Aufgabe A: Zeige jede Zeile der Auflistung, in der die Zeichenfolge „below“ vorkommt, und beachte dabei die Groß- und Kleinschreibung.

Nachricht 02.11.2015

Ekel-Skandal bei Großbäckerei: Ex-Manager vor Gericht

Mäuse, Schaben, Käfer: In der Großbäckerei Müller-Brot herrschten eklige Zustände. Trotzdem wurden dort täglich Zehntausende Brötchen, Brote und Feinbackwaren produziert. Jetzt stehen drei Ex-Manager vor Gericht - und weisen die Vorwürfe zurück.

Es geht um einen der bekanntesten Lebensmittelskandale der vergangenen Jahre: Drei Ex-Manager der pleitegegangenen Großbäckerei Müller-Brot stehen seit Montag in Bayern vor Gericht. Die Produktion im Münchner Vorort Neufahrn war Anfang 2012 wegen gravierender Hygienemängel gestoppt worden. Trotz mehrfacher Kontrollen und Beanstandungen gab es weiterhin Mäusedreck und Kakerlaken in der Firma, die vor der Insolvenz rund 260 Filialen quer durch Bayern hatte.

Mäusedreck und Kakerlaken in der Backstube

Die Anklage wirft den drei früheren Managern vor, in mehreren Fällen große Mengen Lebensmittel in den Handel gebracht zu haben, die nicht zum Verzehr geeignet gewesen seien. Die Mängel waren bei Kontrollen von Oktober 2010 bis Januar 2012 festgestellt worden. Zudem müssen sich die Ex-Geschäftsführer – darunter auch der ehemalige Haupteigentümer – wegen Insolvenzverschleppung, Untreue und Betrugs vor dem Landgericht Landshut verantworten. Zum Prozessauftakt kündigten die Rechtsanwälte der Angeklagten an, dass ihre Mandanten sämtliche Vorwürfe zurückweisen würden.

„Den Angeklagten waren die festgestellten Hygienemängel bekannt“, sagte Staatsanwalt Christoph Ritter. Wegen finanzieller Probleme habe es weitere Sparmaßnahmen gegeben – vor allem beim Reinigungspersonal. Zwei Wochen nach dem Produktionsstopp meldete das Unternehmen Insolvenz an. 1.250 Mitarbeiter verloren ihren Job.

Strafrechtlich wiegt der Vorwurf des Betrugs, der Untreue und der Insolvenzverschleppung zwar größer. Bei den Verbrauchern werden aber die massiven Hygienemängel im Gedächtnis bleiben.

Bereitgestellte Auflistung:
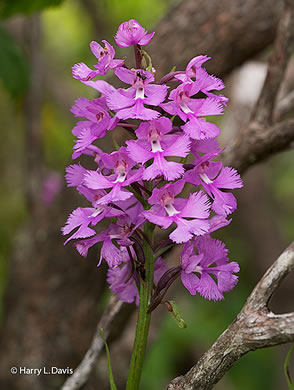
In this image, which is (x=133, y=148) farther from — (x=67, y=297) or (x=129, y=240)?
Result: (x=67, y=297)

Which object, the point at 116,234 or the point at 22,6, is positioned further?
the point at 22,6

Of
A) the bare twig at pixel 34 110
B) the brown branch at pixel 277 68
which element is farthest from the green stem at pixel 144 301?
the bare twig at pixel 34 110

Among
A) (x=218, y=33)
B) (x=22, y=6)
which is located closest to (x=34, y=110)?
(x=22, y=6)

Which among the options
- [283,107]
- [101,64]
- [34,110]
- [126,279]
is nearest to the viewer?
[101,64]

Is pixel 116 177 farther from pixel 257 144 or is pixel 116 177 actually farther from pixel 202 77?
pixel 257 144

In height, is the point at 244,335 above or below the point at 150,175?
below

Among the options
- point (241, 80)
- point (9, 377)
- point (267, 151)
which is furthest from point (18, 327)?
point (241, 80)

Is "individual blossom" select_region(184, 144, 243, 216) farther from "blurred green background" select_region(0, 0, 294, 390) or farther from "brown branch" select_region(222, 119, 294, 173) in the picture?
"blurred green background" select_region(0, 0, 294, 390)
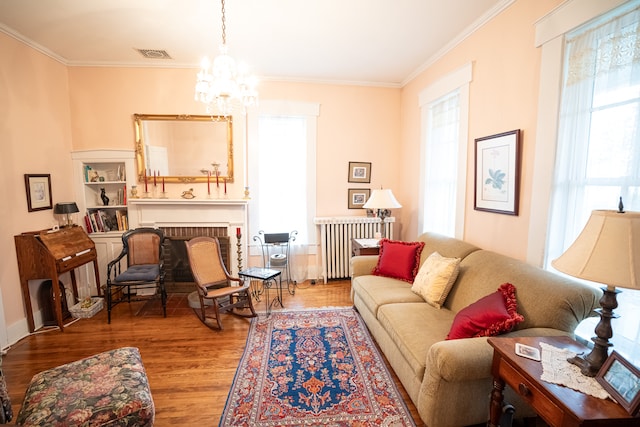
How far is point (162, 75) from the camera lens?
378 cm

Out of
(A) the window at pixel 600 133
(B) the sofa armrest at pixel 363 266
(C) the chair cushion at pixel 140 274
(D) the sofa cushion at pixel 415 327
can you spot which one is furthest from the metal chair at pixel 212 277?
(A) the window at pixel 600 133

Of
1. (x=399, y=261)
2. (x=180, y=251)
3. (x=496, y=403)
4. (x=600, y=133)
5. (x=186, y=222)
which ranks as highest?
(x=600, y=133)

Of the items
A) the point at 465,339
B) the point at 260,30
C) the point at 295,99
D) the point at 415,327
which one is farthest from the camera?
the point at 295,99

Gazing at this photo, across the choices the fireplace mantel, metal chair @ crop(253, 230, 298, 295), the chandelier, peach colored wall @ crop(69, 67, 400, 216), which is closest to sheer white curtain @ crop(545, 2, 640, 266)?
the chandelier

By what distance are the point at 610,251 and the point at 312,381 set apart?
196 cm

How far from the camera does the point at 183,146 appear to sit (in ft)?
12.8

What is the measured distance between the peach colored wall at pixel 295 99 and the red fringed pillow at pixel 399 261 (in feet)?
4.48

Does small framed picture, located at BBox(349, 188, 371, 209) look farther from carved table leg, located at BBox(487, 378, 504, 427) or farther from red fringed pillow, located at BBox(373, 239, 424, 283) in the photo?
carved table leg, located at BBox(487, 378, 504, 427)

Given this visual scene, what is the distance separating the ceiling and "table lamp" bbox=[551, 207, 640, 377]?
2.18 metres

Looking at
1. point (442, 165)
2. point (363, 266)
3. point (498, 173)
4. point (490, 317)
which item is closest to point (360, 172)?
point (442, 165)

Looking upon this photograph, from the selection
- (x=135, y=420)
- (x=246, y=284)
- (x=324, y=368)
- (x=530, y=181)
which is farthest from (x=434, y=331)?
(x=246, y=284)

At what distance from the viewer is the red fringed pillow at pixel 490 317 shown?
66.8 inches

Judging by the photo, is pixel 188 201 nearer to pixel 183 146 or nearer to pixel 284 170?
pixel 183 146

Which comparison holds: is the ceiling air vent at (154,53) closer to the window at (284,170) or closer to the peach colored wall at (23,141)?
the peach colored wall at (23,141)
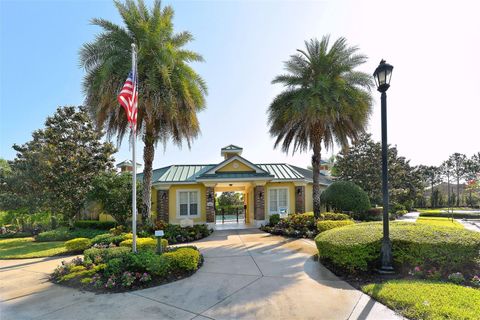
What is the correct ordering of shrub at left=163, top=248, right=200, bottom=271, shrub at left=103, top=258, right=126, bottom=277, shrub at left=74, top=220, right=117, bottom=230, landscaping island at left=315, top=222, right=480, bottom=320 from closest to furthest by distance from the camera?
1. landscaping island at left=315, top=222, right=480, bottom=320
2. shrub at left=103, top=258, right=126, bottom=277
3. shrub at left=163, top=248, right=200, bottom=271
4. shrub at left=74, top=220, right=117, bottom=230

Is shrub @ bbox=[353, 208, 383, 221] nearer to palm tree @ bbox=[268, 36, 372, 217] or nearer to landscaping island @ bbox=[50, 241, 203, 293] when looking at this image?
palm tree @ bbox=[268, 36, 372, 217]

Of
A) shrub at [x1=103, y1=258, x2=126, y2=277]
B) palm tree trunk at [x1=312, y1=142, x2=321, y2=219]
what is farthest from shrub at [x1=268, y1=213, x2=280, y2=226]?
shrub at [x1=103, y1=258, x2=126, y2=277]

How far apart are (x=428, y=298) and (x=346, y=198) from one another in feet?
45.9

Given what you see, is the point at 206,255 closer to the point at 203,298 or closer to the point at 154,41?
the point at 203,298

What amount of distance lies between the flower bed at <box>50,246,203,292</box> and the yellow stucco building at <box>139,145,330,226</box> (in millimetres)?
9420

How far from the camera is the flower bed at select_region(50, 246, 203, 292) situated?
6008mm

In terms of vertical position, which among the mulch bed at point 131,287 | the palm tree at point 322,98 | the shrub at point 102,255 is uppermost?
the palm tree at point 322,98

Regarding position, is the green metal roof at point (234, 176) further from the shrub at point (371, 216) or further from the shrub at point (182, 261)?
the shrub at point (182, 261)

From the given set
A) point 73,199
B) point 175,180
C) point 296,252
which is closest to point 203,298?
point 296,252

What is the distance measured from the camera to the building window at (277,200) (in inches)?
710

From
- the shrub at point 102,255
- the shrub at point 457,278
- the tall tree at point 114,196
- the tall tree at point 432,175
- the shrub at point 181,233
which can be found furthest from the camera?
the tall tree at point 432,175

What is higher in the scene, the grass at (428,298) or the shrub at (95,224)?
the grass at (428,298)

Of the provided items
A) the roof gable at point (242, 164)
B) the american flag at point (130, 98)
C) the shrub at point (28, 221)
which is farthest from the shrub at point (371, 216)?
the shrub at point (28, 221)

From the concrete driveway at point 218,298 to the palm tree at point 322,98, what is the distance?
26.7 ft
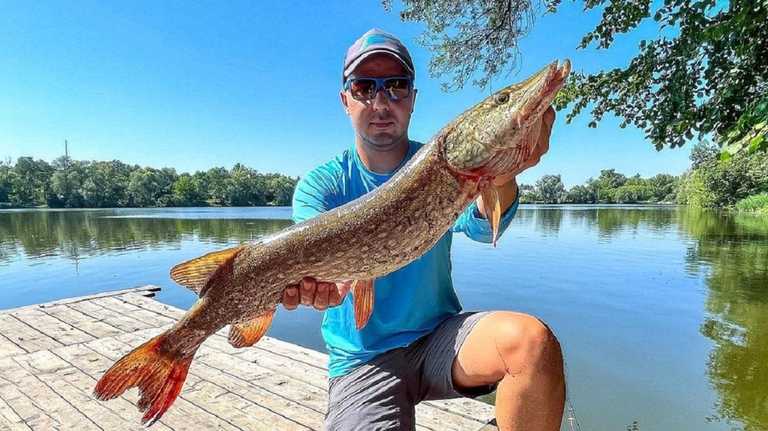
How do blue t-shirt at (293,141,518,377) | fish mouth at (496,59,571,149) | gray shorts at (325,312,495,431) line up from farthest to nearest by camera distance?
blue t-shirt at (293,141,518,377) → gray shorts at (325,312,495,431) → fish mouth at (496,59,571,149)

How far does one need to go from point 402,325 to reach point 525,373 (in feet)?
2.62

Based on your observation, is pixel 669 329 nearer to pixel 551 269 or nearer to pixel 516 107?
pixel 551 269

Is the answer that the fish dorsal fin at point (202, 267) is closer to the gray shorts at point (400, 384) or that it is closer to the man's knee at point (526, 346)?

Aufgabe B: Nenne alle Backwaren, die laut dem Artikel über die Großbäckerei Müller-Brot dort täglich zu Zehntausenden produziert wurden.

Endgültige Antwort A:
In height, is the point at 244,335 above or below the point at 150,175?
below

Endgültige Antwort B: Brötchen, Brote und Feinbackwaren